Oleh : Devita Nanda Fitriani, S.Pd (Freelance Writer)
Memasuki tahun 2021 Covid-19 masih menjadi momok bagi dunia. Kasus terbaru yang memprihatinkan yakni terjadinya tsunami Covid-19 di India. Dikutip dari website www.kompas.com (24/4/2021), kasus Covid-19 di India terus mengalami peningkatan pada posisi yang belum dapat diprediksi, saat rumah sakit dalam situasi kewalahan dengan jumlah pasien yang membludak. Penerbangan dari luar negeri dengan tujuan India pun dilarang.
Lonjakan kasus disinyalir akibat adanya varian baru virus corona yang menurut Badan Kesehatan Dunia (WHO) pertama kali terdeteksi di India musim gugur lalu, seperti yang dikutip dari CBC pada Jumat (23/4/2021).
Namun, beberapa kalangan berpendapat bahwa ada faktor-faktor lain yang juga diyakini berkontribusi dalam penyebarannya yang cepat disana. Dikatakan bahwa, selain varian baru virus corona, kepadatan penduduk dan meningkatnya kemiskinan yang dibarengi dengan ketidakpatuhan masyarakat kepada protokol kesehatan diprediksi menjadi kombinasi tepat bagi virus untuk menyebar.
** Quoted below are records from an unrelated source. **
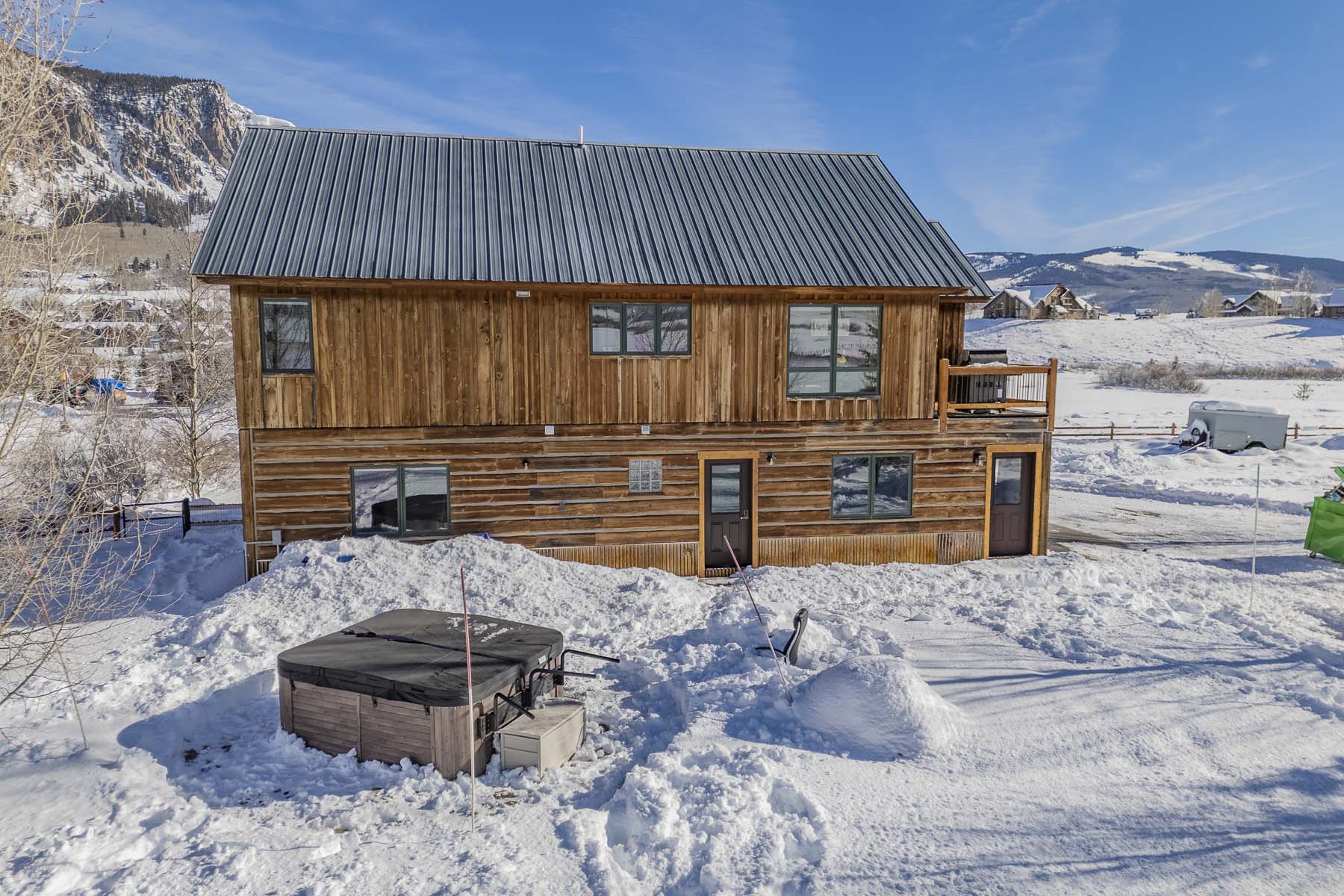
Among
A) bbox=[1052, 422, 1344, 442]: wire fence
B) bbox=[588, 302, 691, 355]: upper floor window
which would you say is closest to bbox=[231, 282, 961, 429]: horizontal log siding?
bbox=[588, 302, 691, 355]: upper floor window

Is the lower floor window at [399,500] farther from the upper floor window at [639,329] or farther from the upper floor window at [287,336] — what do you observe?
the upper floor window at [639,329]

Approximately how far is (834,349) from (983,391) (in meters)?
3.54

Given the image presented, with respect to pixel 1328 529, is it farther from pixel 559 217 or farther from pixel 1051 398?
pixel 559 217

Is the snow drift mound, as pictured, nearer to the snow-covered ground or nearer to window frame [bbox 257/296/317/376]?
the snow-covered ground

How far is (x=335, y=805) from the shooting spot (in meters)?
7.06

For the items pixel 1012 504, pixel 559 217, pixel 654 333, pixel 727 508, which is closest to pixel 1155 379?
pixel 1012 504

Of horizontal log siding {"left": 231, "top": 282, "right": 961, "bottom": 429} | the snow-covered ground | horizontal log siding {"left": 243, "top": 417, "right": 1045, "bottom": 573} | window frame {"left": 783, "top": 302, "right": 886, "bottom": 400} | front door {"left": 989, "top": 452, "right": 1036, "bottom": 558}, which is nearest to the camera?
the snow-covered ground

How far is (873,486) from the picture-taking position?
1559 cm

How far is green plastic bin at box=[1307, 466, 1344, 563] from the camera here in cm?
1656

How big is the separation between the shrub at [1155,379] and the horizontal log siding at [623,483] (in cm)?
4443

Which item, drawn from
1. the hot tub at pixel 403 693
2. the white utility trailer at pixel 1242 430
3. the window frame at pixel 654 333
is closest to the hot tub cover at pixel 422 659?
the hot tub at pixel 403 693

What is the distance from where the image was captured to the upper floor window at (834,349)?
15102 millimetres

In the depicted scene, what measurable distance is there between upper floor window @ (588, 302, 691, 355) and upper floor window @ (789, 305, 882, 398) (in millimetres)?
2261

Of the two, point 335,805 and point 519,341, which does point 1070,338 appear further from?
point 335,805
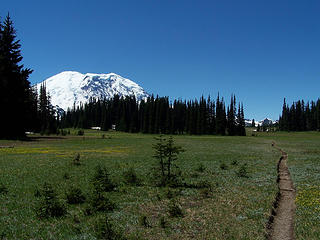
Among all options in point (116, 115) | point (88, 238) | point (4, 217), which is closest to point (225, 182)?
point (88, 238)

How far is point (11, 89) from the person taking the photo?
210ft

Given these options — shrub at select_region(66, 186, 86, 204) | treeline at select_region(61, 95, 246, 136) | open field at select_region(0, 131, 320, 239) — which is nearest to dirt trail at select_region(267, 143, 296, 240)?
open field at select_region(0, 131, 320, 239)

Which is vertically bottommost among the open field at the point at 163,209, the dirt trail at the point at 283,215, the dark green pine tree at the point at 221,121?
the dirt trail at the point at 283,215

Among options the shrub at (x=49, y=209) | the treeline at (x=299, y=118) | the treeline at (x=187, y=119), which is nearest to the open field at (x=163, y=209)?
the shrub at (x=49, y=209)

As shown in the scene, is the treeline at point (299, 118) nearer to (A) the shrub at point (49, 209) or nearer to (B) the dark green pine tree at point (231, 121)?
(B) the dark green pine tree at point (231, 121)

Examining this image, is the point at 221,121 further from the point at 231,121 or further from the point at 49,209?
the point at 49,209

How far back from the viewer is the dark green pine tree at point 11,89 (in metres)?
61.8

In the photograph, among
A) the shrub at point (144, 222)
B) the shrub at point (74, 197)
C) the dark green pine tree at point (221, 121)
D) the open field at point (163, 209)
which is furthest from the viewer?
the dark green pine tree at point (221, 121)

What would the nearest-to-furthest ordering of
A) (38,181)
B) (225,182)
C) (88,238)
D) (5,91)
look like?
(88,238)
(38,181)
(225,182)
(5,91)

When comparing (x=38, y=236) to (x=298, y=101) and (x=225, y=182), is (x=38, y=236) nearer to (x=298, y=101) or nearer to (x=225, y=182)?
(x=225, y=182)

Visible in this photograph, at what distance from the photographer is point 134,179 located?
18.6 metres

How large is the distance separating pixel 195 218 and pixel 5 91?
213 feet

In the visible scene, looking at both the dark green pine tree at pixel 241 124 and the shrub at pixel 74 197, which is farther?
the dark green pine tree at pixel 241 124

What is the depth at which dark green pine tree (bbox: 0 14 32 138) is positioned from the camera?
2435 inches
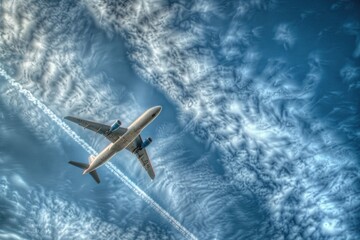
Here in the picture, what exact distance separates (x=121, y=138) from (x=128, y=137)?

Melihat situasi di India, maka Indonesia juga perlu belajar agar kasus demikian tidak terjadi. Pasalnya, kondisi Indonesia serupa dengan India. Berdasarkan data yang termaktub dari www.wikipedia.com (3/5/2021) yang bersumber dari Hitungan Situs Resmi, per tanggal 21 Januari 2021 jumlah penduduk Indonesia juga tergolong padat yakni mencapai angka 271.349.889 jiwa (3,48 % dari keseluruhan jumlah penduduk dunia) dan menempati posisi keempat sebagai negara dengan jumlah warga negara terbanyak di dunia.
Sedangkan dari aspek kemiskinan Indonesia juga masih memiliki angka yang cukup tinggi. Data terbaru yang dirilis oleh Badan Pusat Statistik (BPS) menyatakan jika persentase penduduk miskin pada September 2020 naik menjadi 10,19 %, meningkat 0,41 % pada Maret 2020 dan meningkat 0,97 % pada September 2019.
Dua aspek diatas seharusnya menjadi alarm peringatan bagi rezim sebagai pemimpin agar lebih berhati-hati dalam mengeluarkan kebijakan untuk mengatasi pandemi saat ini. Hal ini sebagaimana definisi seorang pemimpin. Bahwa, mereka adalah individu yang membantu diri sendiri dan orang lain melakukan hal yang benar (do the right things) dan harus menjadi sosok yang akan selalu memastikan bahwa yang dipimpinnya tidak kekurangan dalam hal apapun.
Menganalisis lebih dalam, memang benar bahwa saat ini rezim telah melakukan berbagai hal untuk mencegah penyebaran virus. Ironinya, usaha-usaha yang dilakukan pada akhirnya selalu menimbulkan permasalahan lain. Yang paling miris yakni dana bantuan sosial untuk pihak yang terdampak pandemi nyatanya dikorupsi oleh menteri sosial itu sendiri. Atau kebijakan-kebijakan yang diambil dengan alasan perbaikan ekonomi dengan risiko membiarkan mobilitas penduduk yang padat disaat pandemi, nyatanya juga tidak bisa menurunkan angka kemiskinan. Disisi lain, vaksin yang dikatakan sebagai salah satu solusi ternyata juga menimbulkan kisruh ditengah masyarakat.
Realitas tersebut menuntun kita untuk mengakui satu hal, yakni selama rezim masih mengandalkan solusi yang bersumber dari aturan Demokrasi-Kapitalisme yang diterapkan oleh negara saat ini maka penyelesaian problematika yang ada tidak akan pernah tuntas. Sesederhana apapun permasalahannya.
Hal ini juga semakin menguatkan pendapat bahwa berharap pada aturan yang bersumber dari akal manusia adalah hal yang tidak tepat. Baik Demokrasi-Kapitalisme yang saat ini diterapkan oleh mayoritas negara di dunia termasuk Indonesia maupun Sosialisme-Komunisme yang pengaruhnya telah memudar bersama dengan keruntuhan negara besar pengembannya.
Olehnya solusi terbaik untuk menyelesaikan problematika hanyalah kembali kepada aturan Sang Pencipta manusia, yaitu Islam yang bersumber dari wahyu Allah SWT. Dengan karakteristik aturannya yang paripurna (lengkap) maka Islam akan menjadi pemecah masalah terbaik bagi semua problematika yang ada, baik dari segi persoalan ekonomi, pendidikan, maupun kesehatan seperti pandemi Covid-19. Wallahua’lam.